Reading text START

Disability Insurance Trap

Historically, disability insurance disputes were a matter of contract handled by local trial courts. With the advent of ERISA, however, employer provided short-term and long-term disability disputes became a matter of federal law. Most disability policies are part of an employer provided benefit package and so most times today this federal law applies. Unfortunately, the 6th Circuit Court of Appeals, which issues federal law decisions that govern in Michigan, devised a procedural rule for disability insurance cases that significantly and adversely impact workers who are denied, or cut off from, disability insurance benefits.

To understand the trap, a discussion of disability insurance procedure is in order. Typically, ones doctor takes one off from work. This usually involves a disability slip for the employer. Through human resources or by the employee, an initial contact is made to the disability insurance carrier. The carrier sends a form to the doctor, or to the employee to take to the doctor, to fill out concerning the disability. Usually benefits will start on receipt of the doctor’s report. At this point, everything is fine and the employee is happy with the employer provided economic protection.

Usually after a few payments, unless it is a clearly serious injury, the insurer will either have a doctor review the medical provided by the treating doctor or schedule the employee for a medical exam with a doctor the insurer chooses. It should be kept in mind that a number of doctors routinely examine for insurance companies and defense lawyers. These doctors, who are usually known to either be conservative or outright cheats, then report their findings.

These reports usually are contrary to the findings of the treating doctor and result in a letter cutting off benefits to the employee. In the cut off letter is a statement concerning the employee’s right to appeal the cut off decision. The employee usually takes the cut off letter to the doctor, the doctor writes a letter restating what was said in the original form, and both wait for the appeal to reinstate benefits. Almost always, both are shocked when the appeal is denied. This outrage leads to the seeking of legal help to overturn this obviously misguided and uninformed insurance company’s decision, in federal court.

What the employee and the doctor did not realize is that the case was already lost at the appeal stage. This needs to be said again because it runs contrary to the court processes with which the general public is familiar. THE CASE IS WON OR LOST AT THE APPEAL STAGE. THE EMPLOYEE SHOULD HAVE A LAWYER’S OR KNOWLEDGEABLE REPRESENTATIVE’S ASSISTANCE FOR THE INSURANCE COMPANY APPEAL.

Reading text END
Raw data START

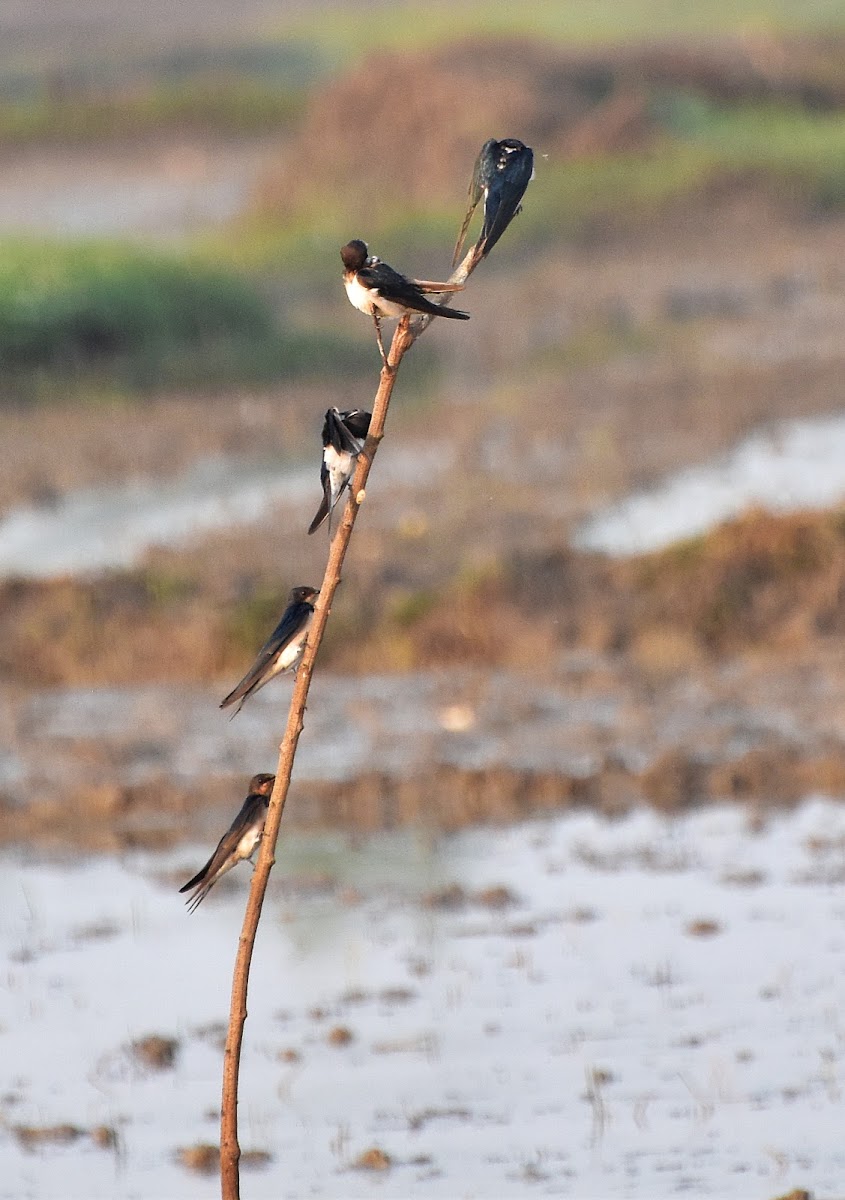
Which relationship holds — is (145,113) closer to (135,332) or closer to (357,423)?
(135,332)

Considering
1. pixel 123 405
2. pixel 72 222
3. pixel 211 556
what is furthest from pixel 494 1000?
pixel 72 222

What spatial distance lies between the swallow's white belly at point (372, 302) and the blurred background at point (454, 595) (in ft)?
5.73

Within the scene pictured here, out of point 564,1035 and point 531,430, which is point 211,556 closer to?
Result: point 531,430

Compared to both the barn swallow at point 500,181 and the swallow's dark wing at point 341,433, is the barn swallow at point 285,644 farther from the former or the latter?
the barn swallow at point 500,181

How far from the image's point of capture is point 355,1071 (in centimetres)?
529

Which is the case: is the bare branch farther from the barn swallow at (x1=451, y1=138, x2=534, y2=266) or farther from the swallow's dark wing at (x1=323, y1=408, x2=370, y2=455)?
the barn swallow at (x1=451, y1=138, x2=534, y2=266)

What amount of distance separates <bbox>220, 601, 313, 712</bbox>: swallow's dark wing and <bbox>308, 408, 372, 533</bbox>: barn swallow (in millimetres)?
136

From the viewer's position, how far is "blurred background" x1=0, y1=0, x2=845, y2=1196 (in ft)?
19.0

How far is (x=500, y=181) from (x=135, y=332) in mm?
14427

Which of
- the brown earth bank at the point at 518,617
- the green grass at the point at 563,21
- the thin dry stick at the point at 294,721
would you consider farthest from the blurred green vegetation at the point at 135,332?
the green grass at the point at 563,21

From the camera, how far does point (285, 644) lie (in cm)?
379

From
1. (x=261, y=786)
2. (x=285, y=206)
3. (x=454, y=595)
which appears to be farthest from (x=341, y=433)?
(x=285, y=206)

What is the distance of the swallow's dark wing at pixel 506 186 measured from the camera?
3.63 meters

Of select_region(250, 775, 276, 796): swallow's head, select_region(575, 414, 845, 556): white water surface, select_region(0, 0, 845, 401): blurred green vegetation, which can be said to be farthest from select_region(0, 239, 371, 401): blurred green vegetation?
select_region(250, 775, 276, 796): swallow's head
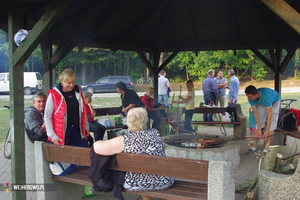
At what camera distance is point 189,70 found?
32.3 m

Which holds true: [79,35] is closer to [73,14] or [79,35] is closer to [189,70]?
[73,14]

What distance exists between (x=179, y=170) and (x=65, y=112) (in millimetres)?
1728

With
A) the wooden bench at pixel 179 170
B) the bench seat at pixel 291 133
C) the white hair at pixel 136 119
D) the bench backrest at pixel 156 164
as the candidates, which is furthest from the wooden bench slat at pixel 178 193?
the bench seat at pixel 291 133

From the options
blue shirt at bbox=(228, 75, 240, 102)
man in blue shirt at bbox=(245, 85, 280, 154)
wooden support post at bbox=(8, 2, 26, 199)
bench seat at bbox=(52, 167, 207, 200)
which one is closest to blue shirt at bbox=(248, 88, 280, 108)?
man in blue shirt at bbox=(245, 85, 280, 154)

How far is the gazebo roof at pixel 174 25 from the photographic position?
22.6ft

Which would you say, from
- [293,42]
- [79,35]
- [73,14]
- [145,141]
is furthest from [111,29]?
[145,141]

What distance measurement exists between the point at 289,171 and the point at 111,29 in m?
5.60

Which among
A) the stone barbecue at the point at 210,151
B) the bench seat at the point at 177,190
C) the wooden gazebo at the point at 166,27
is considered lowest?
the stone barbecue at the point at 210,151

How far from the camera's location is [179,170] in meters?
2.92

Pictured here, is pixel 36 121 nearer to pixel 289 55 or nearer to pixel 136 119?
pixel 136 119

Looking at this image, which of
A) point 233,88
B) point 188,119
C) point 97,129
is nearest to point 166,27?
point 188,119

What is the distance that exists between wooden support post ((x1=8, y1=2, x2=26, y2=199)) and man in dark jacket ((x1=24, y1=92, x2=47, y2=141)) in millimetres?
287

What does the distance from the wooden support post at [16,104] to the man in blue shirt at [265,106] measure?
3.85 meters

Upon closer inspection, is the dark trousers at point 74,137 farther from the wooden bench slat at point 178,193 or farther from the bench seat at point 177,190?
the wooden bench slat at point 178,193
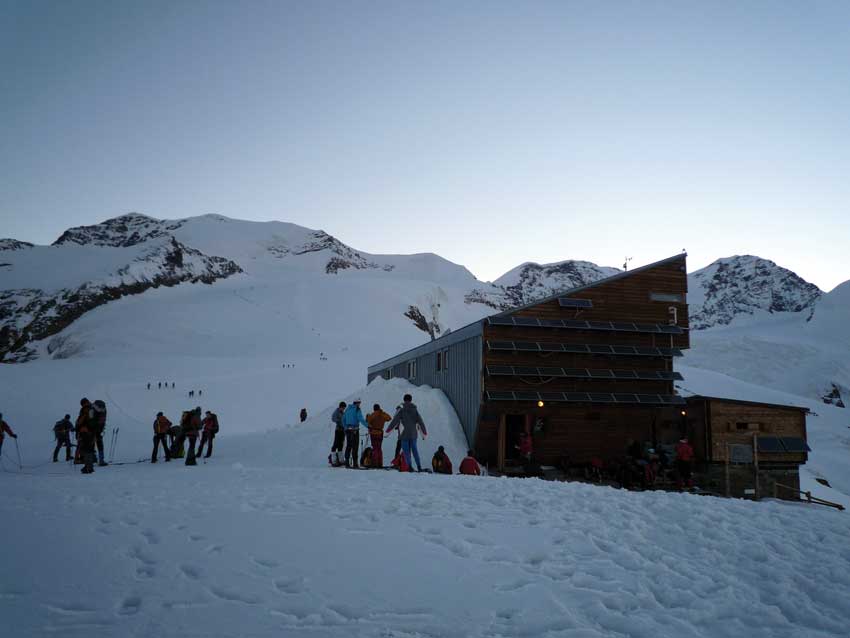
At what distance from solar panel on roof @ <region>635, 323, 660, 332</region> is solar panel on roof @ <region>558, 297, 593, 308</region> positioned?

Raw data END

**Problems to solve:**
**a.** According to the disability insurance article, at which stage is an employee's case won or lost?
**b.** Write the next part of the disability insurance article, picking up after its final sentence.
The records are drawn from a separate source.

**Answers by task:**
**a.** At the appeal stage.

**b.**
Since this is contrary to the usual practice, how did it come about? In 1998, the 6th Circuit decided Wilkins v. Baptist Healthcare System, Inc. and created a new procedure for disability insurance cases. This case ruled that once the claimant goes to federal court, no new or additional evidence may be presented. The federal court will only review evidence that was presented to the insurance company prior to the denial of the appeal. Herein lies the trap. Lawyers are trained to present evidence to try and win a case. However, in disability cases, once the appeal is denied and the employee gets a lawyer involved, no new evidence can be presented.

The claimant and his/her doctor are not trained to present evidence and usually the administrative record (the insurance company file) has only a little bit from the claimant and the doctor – often in conclusory fashion. The insurance company file also has the detailed report from the insurance company doctor as to why benefits should be denied. The court will not let the employee testify and no further testimony is allowed from the treating doctors. The lawyer has no chance now to use another examining doctor to support the treating doctor and refute the insurance company doctor.

Where the insurance plan gives the insurance company administrator discretion, as most plans do, the court will overturn the insurance company decision only if the decision is arbitrary or capricious. This is the hardest standard of appellate review and almost always results in the federal court agreeing with the insurance company’s decision.

TO AVOID THIS TRAP, employees and their representatives need to rethink the application process. The internal insurance company appeal is really the trial stage in these cases and a full presentation of the lay and medical facts are needed at this stage to have any chance of winning in federal court. Without this full presentation at the internal appeal stage, the case will almost always be lost in court because no new evidence can be added at that stage. Thus, a full evidential presentation must be made before the internal appeal process is completed. A lawyer or knowledgeable representative, like a union benefit expert, should always be used at the internal appeal stage. If that is not done, the case in federal court will be both frustrating and probably futile.

In practice, the Wilkins rule has been used to justify the disability insurance company’s denial of benefits, in most cases. Being forewarned is the only way to avoid this trap and the devastating financial result that follows. Going for help after the appeal is denied is too late. YOU NEED HELP WHEN YOU FILE THE INTERNAL INSURANCE COMPANY APPEAL.